++++ Entries supplied
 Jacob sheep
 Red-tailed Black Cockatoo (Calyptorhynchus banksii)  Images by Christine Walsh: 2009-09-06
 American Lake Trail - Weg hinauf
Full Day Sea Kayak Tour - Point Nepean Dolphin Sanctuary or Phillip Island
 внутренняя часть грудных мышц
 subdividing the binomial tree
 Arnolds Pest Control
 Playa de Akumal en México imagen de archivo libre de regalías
++++++++
++++ Entries supplied
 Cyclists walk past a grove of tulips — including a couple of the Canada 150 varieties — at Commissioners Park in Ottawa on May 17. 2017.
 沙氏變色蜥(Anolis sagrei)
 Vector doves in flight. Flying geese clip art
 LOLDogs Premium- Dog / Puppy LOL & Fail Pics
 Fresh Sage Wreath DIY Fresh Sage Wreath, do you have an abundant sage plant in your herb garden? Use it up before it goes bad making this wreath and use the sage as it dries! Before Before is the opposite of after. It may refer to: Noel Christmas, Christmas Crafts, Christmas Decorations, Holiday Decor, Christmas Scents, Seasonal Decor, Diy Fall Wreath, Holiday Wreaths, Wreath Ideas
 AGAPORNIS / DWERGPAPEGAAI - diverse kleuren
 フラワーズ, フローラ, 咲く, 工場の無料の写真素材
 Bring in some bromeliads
++++++++
§ Work required
Repeat the entries above verbatim, but only from the line that has "AGAPORNIS / DWERGPAPEGAAI - diverse kleuren" down to the line that has "Bring in some bromeliads", inclusive.

§ Result of this exercise
 AGAPORNIS / DWERGPAPEGAAI - diverse kleuren
 フラワーズ, フローラ, 咲く, 工場の無料の写真素材
 Bring in some bromeliads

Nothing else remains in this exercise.